# Direction
Every record here should be printed again exactly.

Dataset excerpt:
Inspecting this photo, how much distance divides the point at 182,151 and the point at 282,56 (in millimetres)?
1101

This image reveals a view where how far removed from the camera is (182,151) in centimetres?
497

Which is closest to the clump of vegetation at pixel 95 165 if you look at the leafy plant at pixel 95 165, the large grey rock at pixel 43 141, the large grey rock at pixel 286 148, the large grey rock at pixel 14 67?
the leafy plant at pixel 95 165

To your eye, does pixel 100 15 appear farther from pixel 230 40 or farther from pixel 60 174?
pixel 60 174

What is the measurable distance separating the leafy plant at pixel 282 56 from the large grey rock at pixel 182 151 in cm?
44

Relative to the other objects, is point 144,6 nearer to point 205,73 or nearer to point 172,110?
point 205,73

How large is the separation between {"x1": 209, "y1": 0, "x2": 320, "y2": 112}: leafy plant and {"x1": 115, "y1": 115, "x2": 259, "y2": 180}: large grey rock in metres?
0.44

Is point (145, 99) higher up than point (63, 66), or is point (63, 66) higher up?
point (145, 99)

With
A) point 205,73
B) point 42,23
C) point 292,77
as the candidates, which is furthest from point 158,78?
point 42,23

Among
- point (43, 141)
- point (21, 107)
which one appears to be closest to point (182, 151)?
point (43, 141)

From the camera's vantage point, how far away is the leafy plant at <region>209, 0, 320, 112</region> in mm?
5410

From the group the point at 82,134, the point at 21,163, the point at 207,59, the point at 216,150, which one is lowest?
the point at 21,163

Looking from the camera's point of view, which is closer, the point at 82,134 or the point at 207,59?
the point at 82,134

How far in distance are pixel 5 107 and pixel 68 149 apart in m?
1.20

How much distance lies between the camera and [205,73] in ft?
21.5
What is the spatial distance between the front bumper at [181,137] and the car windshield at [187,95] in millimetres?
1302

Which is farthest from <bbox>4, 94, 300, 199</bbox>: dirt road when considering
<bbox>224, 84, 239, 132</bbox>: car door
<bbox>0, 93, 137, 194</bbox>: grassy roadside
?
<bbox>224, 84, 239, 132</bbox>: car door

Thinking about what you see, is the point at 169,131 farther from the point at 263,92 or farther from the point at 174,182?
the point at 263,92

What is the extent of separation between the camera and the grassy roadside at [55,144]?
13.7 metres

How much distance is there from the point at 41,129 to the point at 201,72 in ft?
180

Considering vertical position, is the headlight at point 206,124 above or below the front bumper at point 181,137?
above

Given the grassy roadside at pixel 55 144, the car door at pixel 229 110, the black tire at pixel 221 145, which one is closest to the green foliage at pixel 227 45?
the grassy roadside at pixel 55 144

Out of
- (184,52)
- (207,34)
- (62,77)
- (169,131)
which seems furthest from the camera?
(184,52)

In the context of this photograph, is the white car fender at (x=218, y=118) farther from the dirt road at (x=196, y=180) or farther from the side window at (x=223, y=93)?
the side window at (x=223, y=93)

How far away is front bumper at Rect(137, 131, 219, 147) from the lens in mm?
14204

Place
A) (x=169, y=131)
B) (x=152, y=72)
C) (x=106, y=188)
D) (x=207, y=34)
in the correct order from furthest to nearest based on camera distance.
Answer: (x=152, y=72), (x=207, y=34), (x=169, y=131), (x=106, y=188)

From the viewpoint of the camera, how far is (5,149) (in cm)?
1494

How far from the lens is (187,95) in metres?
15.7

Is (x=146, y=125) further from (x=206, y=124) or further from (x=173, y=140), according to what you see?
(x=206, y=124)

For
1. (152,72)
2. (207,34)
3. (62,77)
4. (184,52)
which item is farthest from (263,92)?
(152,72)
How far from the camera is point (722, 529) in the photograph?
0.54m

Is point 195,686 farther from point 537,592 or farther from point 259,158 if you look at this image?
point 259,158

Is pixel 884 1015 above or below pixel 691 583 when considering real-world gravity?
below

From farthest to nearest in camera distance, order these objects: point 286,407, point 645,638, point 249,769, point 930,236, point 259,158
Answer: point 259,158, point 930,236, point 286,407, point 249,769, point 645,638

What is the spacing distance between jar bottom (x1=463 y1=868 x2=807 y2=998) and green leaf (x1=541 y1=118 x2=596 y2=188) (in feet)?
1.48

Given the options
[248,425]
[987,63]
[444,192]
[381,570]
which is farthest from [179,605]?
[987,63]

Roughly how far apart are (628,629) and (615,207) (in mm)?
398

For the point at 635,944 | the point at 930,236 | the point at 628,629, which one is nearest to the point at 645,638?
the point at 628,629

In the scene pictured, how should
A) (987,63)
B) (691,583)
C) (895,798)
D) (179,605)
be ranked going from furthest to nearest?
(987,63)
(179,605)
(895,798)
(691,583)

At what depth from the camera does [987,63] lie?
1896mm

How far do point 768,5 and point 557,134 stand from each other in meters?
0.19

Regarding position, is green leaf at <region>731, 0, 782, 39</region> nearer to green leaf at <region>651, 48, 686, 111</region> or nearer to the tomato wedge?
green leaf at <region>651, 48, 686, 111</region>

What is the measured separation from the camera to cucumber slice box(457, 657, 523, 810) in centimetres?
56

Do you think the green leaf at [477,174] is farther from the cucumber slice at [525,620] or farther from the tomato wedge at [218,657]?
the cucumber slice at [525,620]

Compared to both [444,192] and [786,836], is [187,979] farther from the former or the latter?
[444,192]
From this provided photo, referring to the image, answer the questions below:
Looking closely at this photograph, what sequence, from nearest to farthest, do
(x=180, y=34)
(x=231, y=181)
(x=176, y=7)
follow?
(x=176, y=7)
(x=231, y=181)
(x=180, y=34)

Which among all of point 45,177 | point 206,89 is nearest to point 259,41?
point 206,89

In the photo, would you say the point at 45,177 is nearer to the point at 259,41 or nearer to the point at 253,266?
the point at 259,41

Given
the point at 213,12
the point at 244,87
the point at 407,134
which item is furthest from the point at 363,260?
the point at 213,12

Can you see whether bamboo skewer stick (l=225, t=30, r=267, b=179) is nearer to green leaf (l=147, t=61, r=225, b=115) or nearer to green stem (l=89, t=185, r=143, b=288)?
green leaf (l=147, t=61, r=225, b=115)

# Response
Inspecting this photo, how much distance divides the point at 182,151 and the point at 282,56 (in millimetres)?
1101

This image reveals a view where how far removed from the camera is (182,151) in centimetres?
497

Which is closest to the clump of vegetation at pixel 95 165 if you look at the leafy plant at pixel 95 165, the large grey rock at pixel 43 141, the large grey rock at pixel 286 148, the large grey rock at pixel 14 67?
the leafy plant at pixel 95 165

To your eye, does pixel 100 15 appear farther from pixel 230 40 or farther from pixel 60 174?
pixel 60 174

What is the measurable distance separating the leafy plant at pixel 282 56 from the large grey rock at pixel 182 151 in cm?
44

Relative to the other objects, is point 144,6 nearer to point 205,73 or nearer to point 172,110?
point 205,73

How large is the separation between {"x1": 209, "y1": 0, "x2": 320, "y2": 112}: leafy plant and {"x1": 115, "y1": 115, "x2": 259, "y2": 180}: large grey rock in metres?
0.44

Is point (145, 99) higher up than point (63, 66), or is point (63, 66) higher up?
point (145, 99)

With
A) point 205,73
B) point 42,23
C) point 292,77
as the candidates, which is furthest from point 158,78?
point 42,23

Among
- point (43, 141)
- point (21, 107)
which one appears to be closest to point (182, 151)?
point (43, 141)

From the camera's vantage point, how far away is the leafy plant at <region>209, 0, 320, 112</region> in mm?
5410

From the group the point at 82,134, the point at 21,163, the point at 207,59, the point at 216,150, which one is lowest?
the point at 21,163

Looking from the camera's point of view, which is closer, the point at 82,134 or the point at 207,59?
the point at 82,134

How far in distance are pixel 5 107 and pixel 68 149 apart in m?
1.20

How much distance lies between the camera and [205,73] in ft?
21.5
What is the spatial distance between the front bumper at [181,137] and the car windshield at [187,95] in millimetres?
1302

Which is farthest from <bbox>4, 94, 300, 199</bbox>: dirt road when considering
<bbox>224, 84, 239, 132</bbox>: car door
<bbox>0, 93, 137, 194</bbox>: grassy roadside
?
<bbox>224, 84, 239, 132</bbox>: car door

Thinking about what you see, is the point at 169,131 farther from the point at 263,92 or farther from the point at 174,182?
the point at 263,92

What is the extent of separation between the camera and the grassy roadside at [55,144]?
13.7 metres

How much distance is there from the point at 41,129 to the point at 201,72 in ft?
180

Considering vertical position, is the headlight at point 206,124 above or below the front bumper at point 181,137?
above

Given the grassy roadside at pixel 55 144, the car door at pixel 229 110, the black tire at pixel 221 145, which one is closest to the green foliage at pixel 227 45?
the grassy roadside at pixel 55 144

Out of
- (184,52)
- (207,34)
- (62,77)
- (169,131)
which seems furthest from the camera?
(184,52)

In the context of this photograph, is the white car fender at (x=218, y=118) farther from the dirt road at (x=196, y=180) or farther from the side window at (x=223, y=93)?
the side window at (x=223, y=93)

How far away is front bumper at Rect(137, 131, 219, 147) from the lens in mm?
14204

Place
A) (x=169, y=131)
B) (x=152, y=72)
C) (x=106, y=188)
D) (x=207, y=34)
in the correct order from furthest to nearest based on camera distance.
Answer: (x=152, y=72), (x=207, y=34), (x=169, y=131), (x=106, y=188)

From the viewpoint of the camera, how far is (5,149) (in cm)?
1494

How far from the lens is (187,95) in metres?
15.7

Is (x=146, y=125) further from (x=206, y=124) or further from (x=173, y=140), according to what you see?
(x=206, y=124)

For
1. (152,72)
2. (207,34)
3. (62,77)
4. (184,52)
which item is farthest from (263,92)?
(152,72)
How far from the camera is point (722, 529) in the photograph?
0.54m

Is point 195,686 farther from point 537,592 or farther from point 259,158 if you look at this image?
point 259,158

Is pixel 884 1015 above or below pixel 691 583 when considering real-world gravity?
below

From farthest to nearest in camera distance, order these objects: point 286,407, point 645,638, point 249,769, point 930,236, point 259,158
Answer: point 259,158, point 930,236, point 286,407, point 249,769, point 645,638

What is the spacing distance between jar bottom (x1=463 y1=868 x2=807 y2=998) and green leaf (x1=541 y1=118 x2=596 y2=188) (in feet)?
1.48

Given the options
[248,425]
[987,63]
[444,192]
[381,570]
which is farthest from [179,605]?
[987,63]

Roughly how far apart are (628,629) and (615,207) (in mm)?
398

For the point at 635,944 | the point at 930,236 | the point at 628,629, which one is nearest to the point at 645,638?
the point at 628,629

In the scene pictured, how should
A) (987,63)
B) (691,583)
C) (895,798)
D) (179,605)
be ranked going from furthest to nearest?
(987,63)
(179,605)
(895,798)
(691,583)

At what depth from the camera does [987,63] lie?
1896mm

How far do point 768,5 and point 557,134 stand from each other in meters?
0.19

Regarding position, is green leaf at <region>731, 0, 782, 39</region> nearer to green leaf at <region>651, 48, 686, 111</region> or nearer to the tomato wedge?
green leaf at <region>651, 48, 686, 111</region>

What is the measured separation from the camera to cucumber slice box(457, 657, 523, 810) in centimetres?
56

Do you think the green leaf at [477,174] is farther from the cucumber slice at [525,620] or farther from the tomato wedge at [218,657]?
the cucumber slice at [525,620]

Compared to both [444,192] and [786,836], is [187,979] farther from the former or the latter?
[444,192]
From this provided photo, referring to the image, answer the questions below:
Looking closely at this photograph, what sequence, from nearest to farthest, do
(x=180, y=34)
(x=231, y=181)
(x=176, y=7)
follow?
(x=176, y=7)
(x=231, y=181)
(x=180, y=34)

Which among all of point 45,177 | point 206,89 is nearest to point 259,41?
point 206,89

In the photo, would you say the point at 45,177 is nearer to the point at 259,41 or nearer to the point at 253,266?
the point at 259,41

Given
the point at 213,12
the point at 244,87
the point at 407,134
which item is furthest from the point at 363,260?
the point at 213,12

Can you see whether bamboo skewer stick (l=225, t=30, r=267, b=179) is nearer to green leaf (l=147, t=61, r=225, b=115) or nearer to green stem (l=89, t=185, r=143, b=288)?
green leaf (l=147, t=61, r=225, b=115)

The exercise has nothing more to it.